_Set task_.
Pick out each line of the entries below that contains the word "post". Match case exactly.

_Entries_.
————————
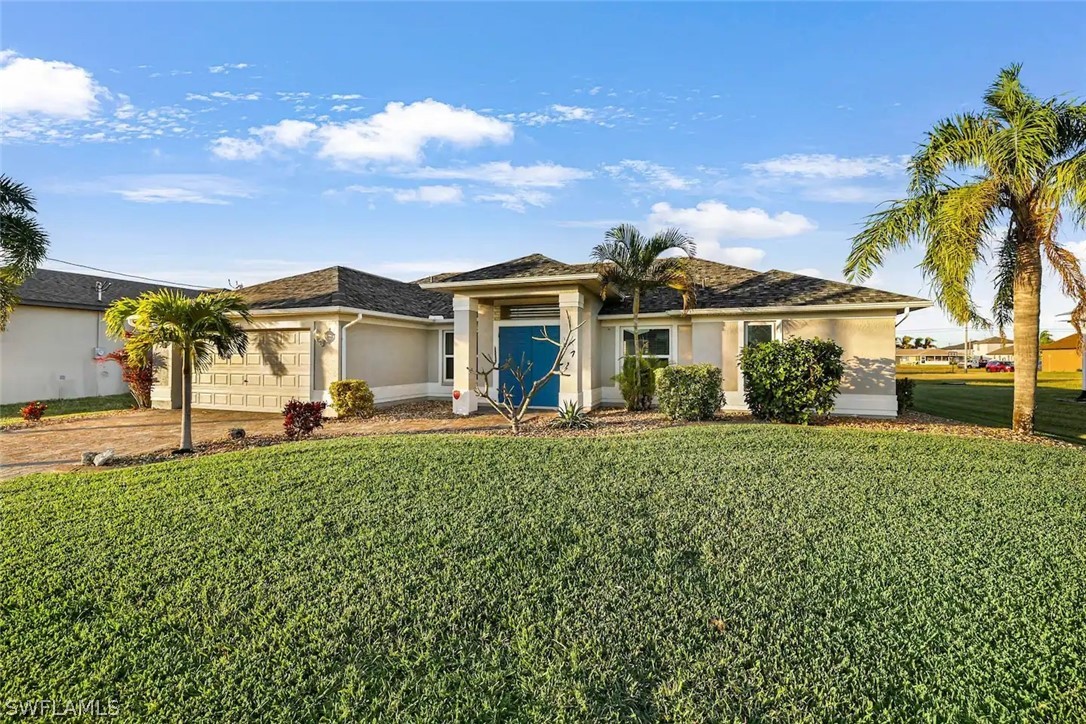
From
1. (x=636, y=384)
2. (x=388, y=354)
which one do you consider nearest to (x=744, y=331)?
————————
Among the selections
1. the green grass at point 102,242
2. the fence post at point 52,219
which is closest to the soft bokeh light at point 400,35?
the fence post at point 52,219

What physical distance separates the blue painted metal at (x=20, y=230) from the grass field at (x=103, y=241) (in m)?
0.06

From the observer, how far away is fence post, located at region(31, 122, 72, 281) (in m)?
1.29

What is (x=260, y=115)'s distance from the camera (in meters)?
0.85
————————
_Result of this exercise_.
2. the fence post at point 52,219
the fence post at point 52,219
From the observer, how far away is fence post, located at region(31, 122, 72, 281) (in m)?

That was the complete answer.